---- Supplied material
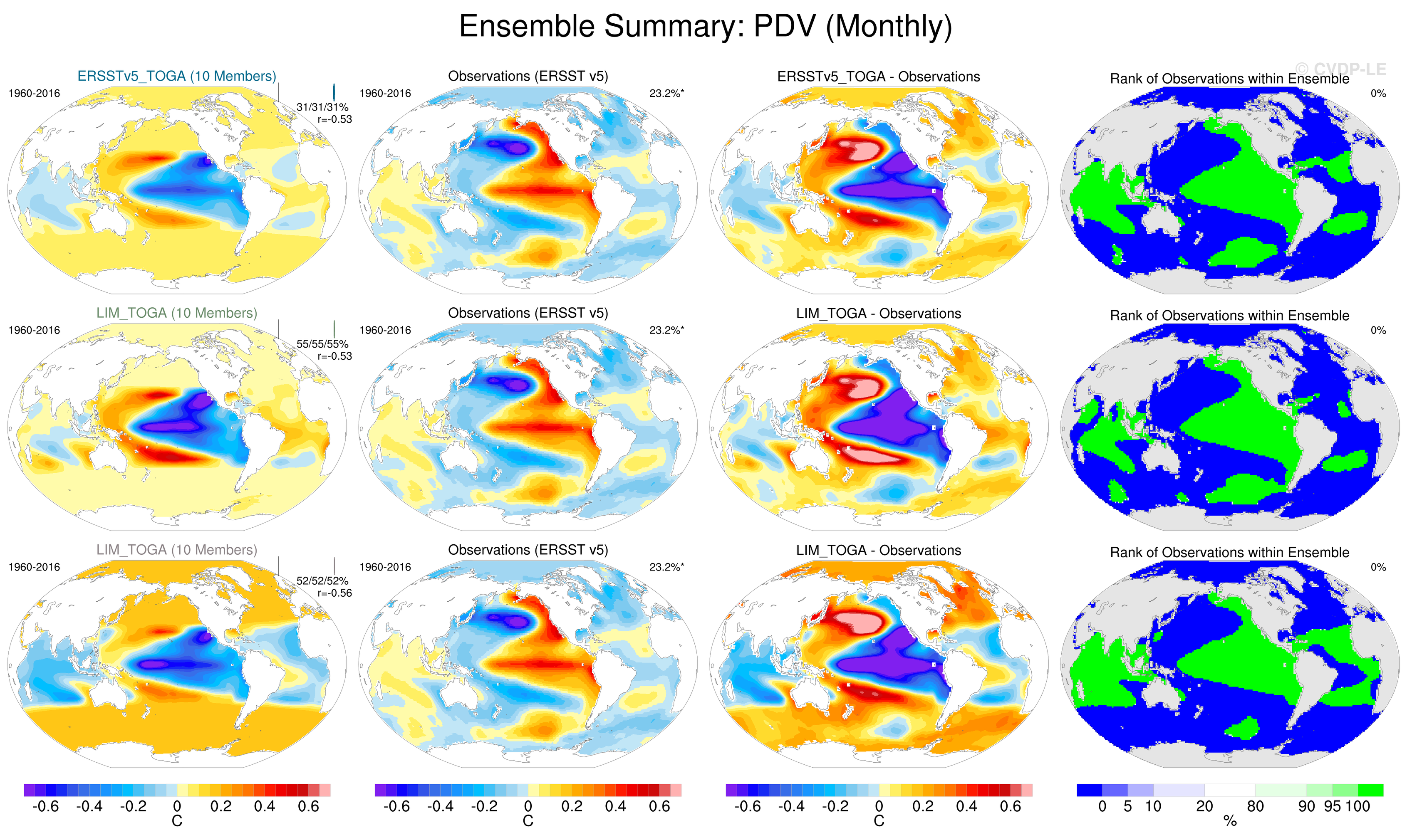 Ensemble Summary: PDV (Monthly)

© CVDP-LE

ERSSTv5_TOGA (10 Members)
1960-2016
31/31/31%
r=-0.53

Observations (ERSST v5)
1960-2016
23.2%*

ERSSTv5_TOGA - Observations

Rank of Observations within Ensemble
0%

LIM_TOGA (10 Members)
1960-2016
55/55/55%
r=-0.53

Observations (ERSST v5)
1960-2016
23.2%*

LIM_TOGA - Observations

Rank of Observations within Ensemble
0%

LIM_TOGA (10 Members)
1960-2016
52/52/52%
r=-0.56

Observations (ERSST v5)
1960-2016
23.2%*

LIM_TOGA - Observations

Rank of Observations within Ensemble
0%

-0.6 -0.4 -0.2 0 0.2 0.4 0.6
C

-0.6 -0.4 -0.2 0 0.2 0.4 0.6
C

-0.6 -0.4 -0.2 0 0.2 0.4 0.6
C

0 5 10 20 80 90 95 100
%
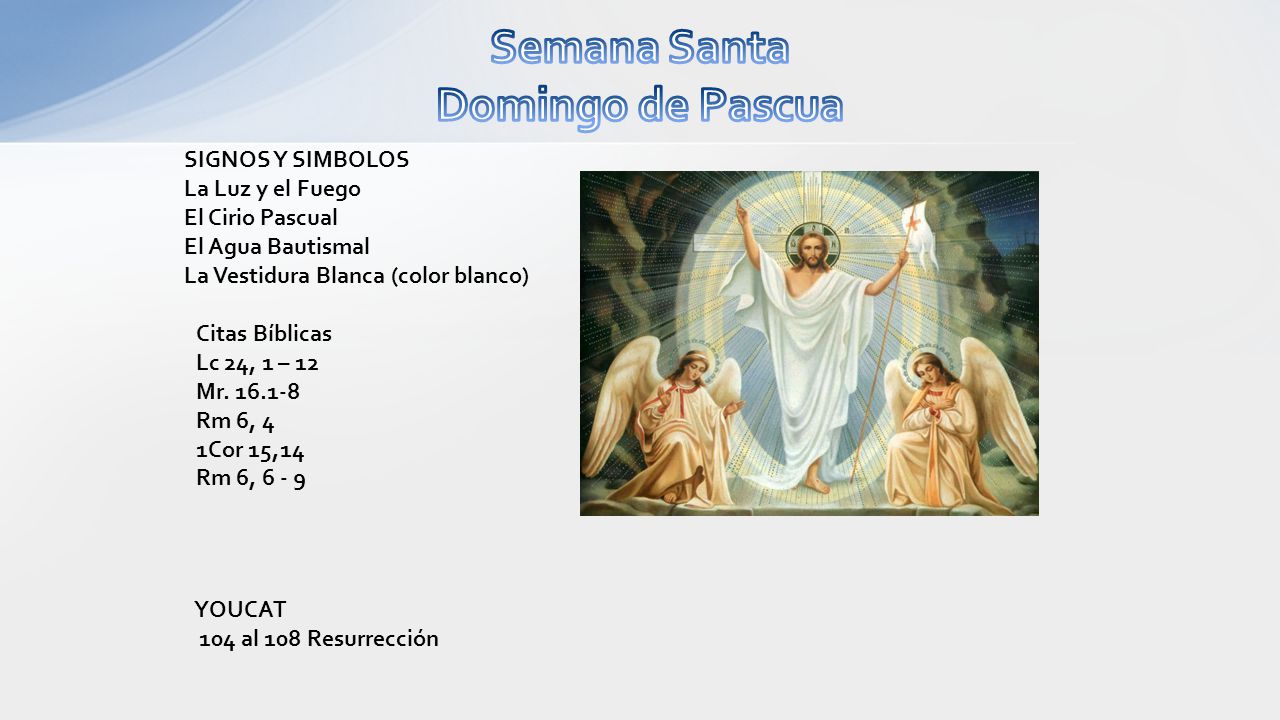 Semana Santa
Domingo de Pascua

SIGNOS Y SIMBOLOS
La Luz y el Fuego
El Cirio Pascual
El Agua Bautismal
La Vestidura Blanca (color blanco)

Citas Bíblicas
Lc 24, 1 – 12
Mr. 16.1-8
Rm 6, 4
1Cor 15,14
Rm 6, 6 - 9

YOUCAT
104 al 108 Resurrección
--------
> _Instructions to follow_
The records are to be returned verbatim. Skip any picture they contain.

> _Result for this exercise_
 Ensemble Summary: PDV (Monthly)

© CVDP-LE

ERSSTv5_TOGA (10 Members)
1960-2016
31/31/31%
r=-0.53

Observations (ERSST v5)
1960-2016
23.2%*

ERSSTv5_TOGA - Observations

Rank of Observations within Ensemble
0%

LIM_TOGA (10 Members)
1960-2016
55/55/55%
r=-0.53

Observations (ERSST v5)
1960-2016
23.2%*

LIM_TOGA - Observations

Rank of Observations within Ensemble
0%

LIM_TOGA (10 Members)
1960-2016
52/52/52%
r=-0.56

Observations (ERSST v5)
1960-2016
23.2%*

LIM_TOGA - Observations

Rank of Observations within Ensemble
0%

-0.6 -0.4 -0.2 0 0.2 0.4 0.6
C

-0.6 -0.4 -0.2 0 0.2 0.4 0.6
C

-0.6 -0.4 -0.2 0 0.2 0.4 0.6
C

0 5 10 20 80 90 95 100
%
 Semana Santa
Domingo de Pascua

SIGNOS Y SIMBOLOS
La Luz y el Fuego
El Cirio Pascual
El Agua Bautismal
La Vestidura Blanca (color blanco)

Citas Bíblicas
Lc 24, 1 – 12
Mr. 16.1-8
Rm 6, 4
1Cor 15,14
Rm 6, 6 - 9

YOUCAT
104 al 108 Resurrección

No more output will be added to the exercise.